A new bill proposed in New York City would require the city’s Department of Sanitation (DSNY) to accept commercial solid waste at city-owned or operated marine transfer stations and city-owned or operated rail transfer stations.
Into No. 55, which was submitted to the Committee on Sanitation and Solid Waste Management, is sponsored by councilmembers Sandry Nurse, Alexa Avilés Althea V. Stephens, James F. Gennaro, Shaun Abreu, Jennifer Gutiérrez, Chi A. Ossé, Crystal Hudson and Kevin C. Riley (by request of the Brooklyn Borough president).
The bill would also require DSNY to publicly report the amount and type of waste received at such facilities annually.
The Transform Don’t Trash NYC Coalition, a group dedicated to improving New York City’s commercial trash industry, has expressed support for the bill, stating it would enact a “long-delayed environmental justice priority by reducing the number of trucks traveling in and out of communities overburdened by private, truck-based transfer stations.”

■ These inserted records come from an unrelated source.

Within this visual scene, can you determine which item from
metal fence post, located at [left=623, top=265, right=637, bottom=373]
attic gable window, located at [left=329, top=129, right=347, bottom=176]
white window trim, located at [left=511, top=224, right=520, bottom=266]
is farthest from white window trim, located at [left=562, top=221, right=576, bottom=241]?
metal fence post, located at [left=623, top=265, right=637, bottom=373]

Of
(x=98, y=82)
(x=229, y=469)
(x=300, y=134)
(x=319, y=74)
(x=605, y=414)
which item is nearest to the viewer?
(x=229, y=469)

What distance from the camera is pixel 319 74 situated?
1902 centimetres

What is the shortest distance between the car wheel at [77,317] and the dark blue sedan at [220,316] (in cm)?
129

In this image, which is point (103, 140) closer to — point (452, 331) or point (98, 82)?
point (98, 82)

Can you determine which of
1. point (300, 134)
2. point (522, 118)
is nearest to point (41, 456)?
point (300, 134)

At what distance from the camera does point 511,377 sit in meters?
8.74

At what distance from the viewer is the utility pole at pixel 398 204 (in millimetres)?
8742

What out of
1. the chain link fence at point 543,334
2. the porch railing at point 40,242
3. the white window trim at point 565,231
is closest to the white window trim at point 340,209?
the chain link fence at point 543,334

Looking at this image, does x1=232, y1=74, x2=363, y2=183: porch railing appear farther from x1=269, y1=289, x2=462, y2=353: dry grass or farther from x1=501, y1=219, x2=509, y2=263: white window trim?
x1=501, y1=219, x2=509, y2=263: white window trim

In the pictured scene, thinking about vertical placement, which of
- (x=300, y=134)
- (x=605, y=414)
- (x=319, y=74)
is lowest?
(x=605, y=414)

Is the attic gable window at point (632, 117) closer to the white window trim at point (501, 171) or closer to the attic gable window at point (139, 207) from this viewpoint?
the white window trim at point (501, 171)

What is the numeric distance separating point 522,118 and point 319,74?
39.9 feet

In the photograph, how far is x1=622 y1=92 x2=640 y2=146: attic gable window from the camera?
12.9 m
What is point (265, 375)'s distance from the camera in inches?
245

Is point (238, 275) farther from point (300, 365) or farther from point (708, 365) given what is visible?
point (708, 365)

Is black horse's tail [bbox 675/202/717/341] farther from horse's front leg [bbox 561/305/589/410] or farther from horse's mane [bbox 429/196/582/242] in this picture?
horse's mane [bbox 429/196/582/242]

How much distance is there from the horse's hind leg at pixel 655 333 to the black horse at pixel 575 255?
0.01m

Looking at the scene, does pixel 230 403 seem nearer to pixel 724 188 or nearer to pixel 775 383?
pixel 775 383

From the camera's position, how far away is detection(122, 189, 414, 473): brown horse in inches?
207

According to the group, private sanitation trucks must travel unnecessary miles across boroughs and communities to reach private transfer stations, where waste is exported via truck.

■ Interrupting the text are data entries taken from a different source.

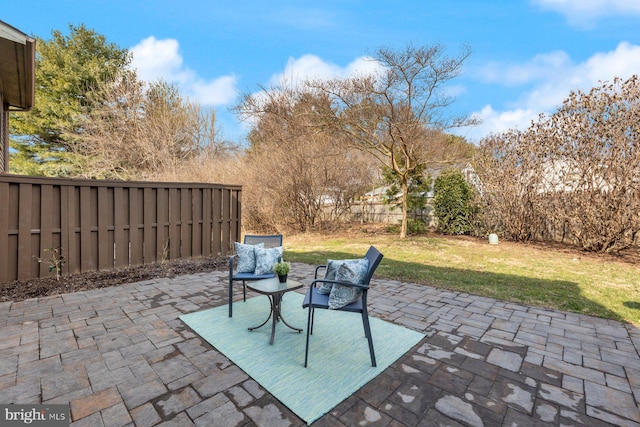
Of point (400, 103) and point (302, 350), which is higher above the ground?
point (400, 103)

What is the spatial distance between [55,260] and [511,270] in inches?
305

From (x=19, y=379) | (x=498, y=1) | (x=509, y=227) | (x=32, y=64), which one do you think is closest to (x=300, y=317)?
(x=19, y=379)

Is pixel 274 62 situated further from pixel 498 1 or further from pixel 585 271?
pixel 585 271

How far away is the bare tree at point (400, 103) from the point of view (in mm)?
8273

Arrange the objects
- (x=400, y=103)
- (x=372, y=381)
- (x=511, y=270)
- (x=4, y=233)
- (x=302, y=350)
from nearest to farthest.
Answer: (x=372, y=381) < (x=302, y=350) < (x=4, y=233) < (x=511, y=270) < (x=400, y=103)

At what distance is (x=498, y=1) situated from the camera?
614 centimetres

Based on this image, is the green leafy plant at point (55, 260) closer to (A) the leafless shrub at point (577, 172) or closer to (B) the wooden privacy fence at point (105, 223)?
(B) the wooden privacy fence at point (105, 223)

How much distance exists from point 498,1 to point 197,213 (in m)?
7.63

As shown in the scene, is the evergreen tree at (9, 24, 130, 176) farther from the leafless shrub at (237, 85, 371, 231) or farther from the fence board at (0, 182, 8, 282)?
the fence board at (0, 182, 8, 282)

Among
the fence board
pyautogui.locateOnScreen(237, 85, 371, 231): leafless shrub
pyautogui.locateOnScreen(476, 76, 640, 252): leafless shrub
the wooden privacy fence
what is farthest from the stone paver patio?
pyautogui.locateOnScreen(237, 85, 371, 231): leafless shrub

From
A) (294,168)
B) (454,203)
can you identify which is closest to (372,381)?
(294,168)

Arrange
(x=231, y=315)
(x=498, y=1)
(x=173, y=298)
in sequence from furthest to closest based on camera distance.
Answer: (x=498, y=1) → (x=173, y=298) → (x=231, y=315)

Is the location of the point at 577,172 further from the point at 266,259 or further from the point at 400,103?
the point at 266,259

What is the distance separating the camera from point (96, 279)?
14.9ft
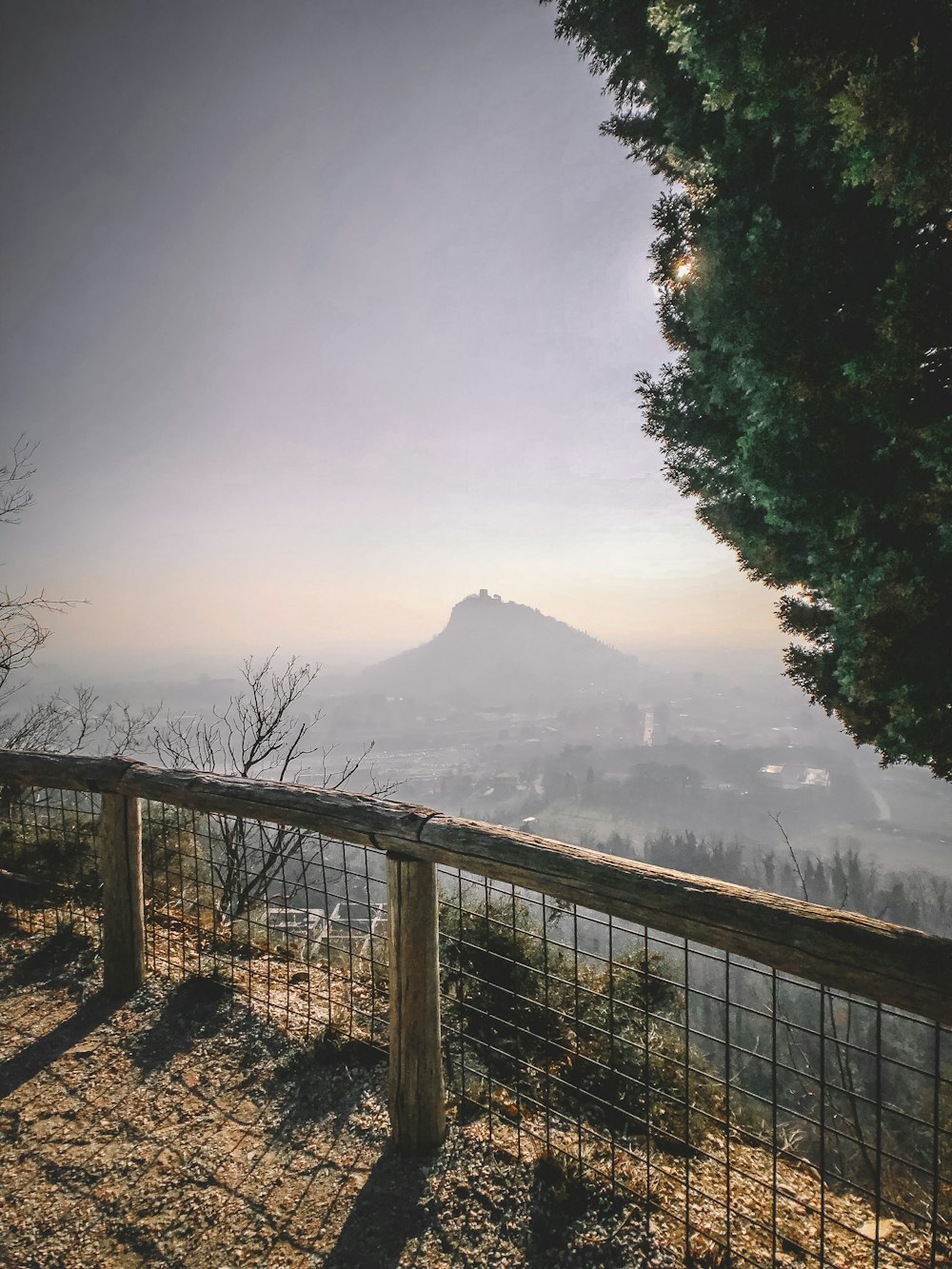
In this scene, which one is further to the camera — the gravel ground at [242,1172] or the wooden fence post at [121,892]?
the wooden fence post at [121,892]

The city’s 2006 Solid Waste Management Plan (SWMP), which expires in 2025, directed DSNY to report on efforts to process commercial waste at marine transfer stations, as well as to issue a request for proposals to process commercial waste and at least one Manhattan facility, but the Don’t Trash NYC Coalition says no further action has been taken.

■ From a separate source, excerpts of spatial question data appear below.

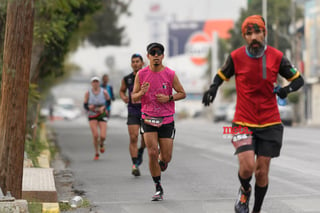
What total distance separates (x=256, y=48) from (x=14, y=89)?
2.73 m

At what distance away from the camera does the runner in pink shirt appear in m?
9.79

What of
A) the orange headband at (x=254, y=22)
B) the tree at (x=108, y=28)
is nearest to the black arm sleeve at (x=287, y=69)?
the orange headband at (x=254, y=22)

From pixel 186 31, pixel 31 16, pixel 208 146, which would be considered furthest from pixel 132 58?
pixel 186 31

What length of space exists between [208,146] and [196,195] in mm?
11498

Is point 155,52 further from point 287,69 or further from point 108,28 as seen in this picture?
point 108,28

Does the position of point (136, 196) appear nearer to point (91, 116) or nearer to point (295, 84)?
point (295, 84)

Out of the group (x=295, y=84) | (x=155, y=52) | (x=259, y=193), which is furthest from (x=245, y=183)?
(x=155, y=52)

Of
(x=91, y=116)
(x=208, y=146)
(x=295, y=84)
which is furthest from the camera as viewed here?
(x=208, y=146)

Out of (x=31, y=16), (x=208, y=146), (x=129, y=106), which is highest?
(x=31, y=16)

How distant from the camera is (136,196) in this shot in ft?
34.0

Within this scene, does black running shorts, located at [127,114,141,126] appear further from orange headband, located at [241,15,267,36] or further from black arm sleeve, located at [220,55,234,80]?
orange headband, located at [241,15,267,36]

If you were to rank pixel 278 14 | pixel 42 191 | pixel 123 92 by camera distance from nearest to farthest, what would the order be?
pixel 42 191 → pixel 123 92 → pixel 278 14

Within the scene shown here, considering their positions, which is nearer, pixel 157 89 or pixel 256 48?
pixel 256 48

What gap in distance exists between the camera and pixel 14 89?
28.1 ft
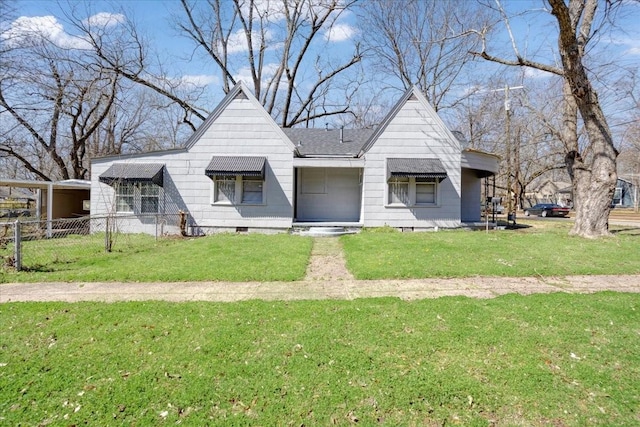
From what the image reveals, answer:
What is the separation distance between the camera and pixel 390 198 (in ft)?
45.3


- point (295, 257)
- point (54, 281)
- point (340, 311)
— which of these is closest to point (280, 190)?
point (295, 257)

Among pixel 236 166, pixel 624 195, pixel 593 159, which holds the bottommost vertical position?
pixel 236 166

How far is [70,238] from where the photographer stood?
40.7 feet

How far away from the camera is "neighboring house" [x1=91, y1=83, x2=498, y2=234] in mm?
13438

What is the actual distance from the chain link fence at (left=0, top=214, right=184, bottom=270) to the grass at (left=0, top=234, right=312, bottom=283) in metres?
0.04

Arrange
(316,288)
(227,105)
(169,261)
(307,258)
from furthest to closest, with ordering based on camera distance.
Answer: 1. (227,105)
2. (307,258)
3. (169,261)
4. (316,288)

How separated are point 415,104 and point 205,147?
9.19 metres

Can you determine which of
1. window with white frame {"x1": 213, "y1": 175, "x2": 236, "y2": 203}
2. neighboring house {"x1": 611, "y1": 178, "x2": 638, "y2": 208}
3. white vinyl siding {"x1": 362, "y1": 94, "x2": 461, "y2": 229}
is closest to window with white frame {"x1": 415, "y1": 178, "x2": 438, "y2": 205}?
white vinyl siding {"x1": 362, "y1": 94, "x2": 461, "y2": 229}

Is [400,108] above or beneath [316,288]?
above

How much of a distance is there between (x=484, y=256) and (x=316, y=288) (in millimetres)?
4921

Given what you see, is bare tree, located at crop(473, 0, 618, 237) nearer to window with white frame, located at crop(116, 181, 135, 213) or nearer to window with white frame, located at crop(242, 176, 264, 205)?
window with white frame, located at crop(242, 176, 264, 205)

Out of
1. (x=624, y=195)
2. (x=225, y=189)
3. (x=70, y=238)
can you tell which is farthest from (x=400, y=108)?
(x=624, y=195)

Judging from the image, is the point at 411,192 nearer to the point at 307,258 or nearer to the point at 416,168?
the point at 416,168

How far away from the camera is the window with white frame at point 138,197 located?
13.7 metres
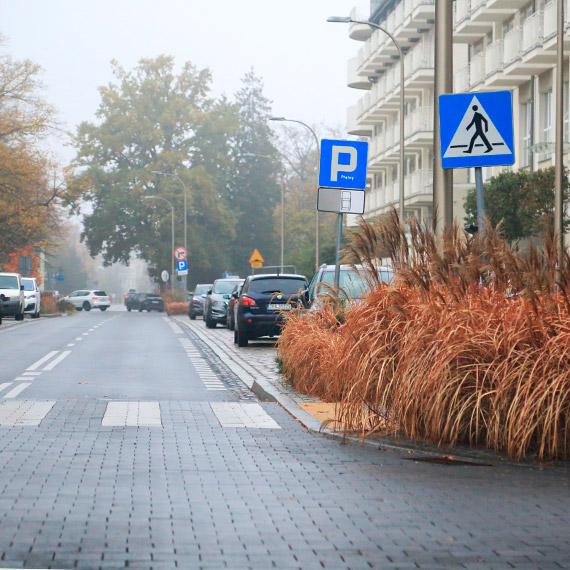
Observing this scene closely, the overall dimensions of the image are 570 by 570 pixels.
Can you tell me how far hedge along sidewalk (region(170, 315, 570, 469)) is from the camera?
869 cm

“The mandate of Intro 55 would precede the new 20-year SWMP due in 2026 and would coincide with the expected citywide implementation of the new Commercial Waste Zones system required by Local Law 199 of 2019,” the group says in a statement released Feb. 26. “Zones will sharply reduce commercial waste truck mileage citywide and incentivize the use of waste and recycling facilities with high safety and environmental standards, including publicly-owned marine and rail-based transfer stations.”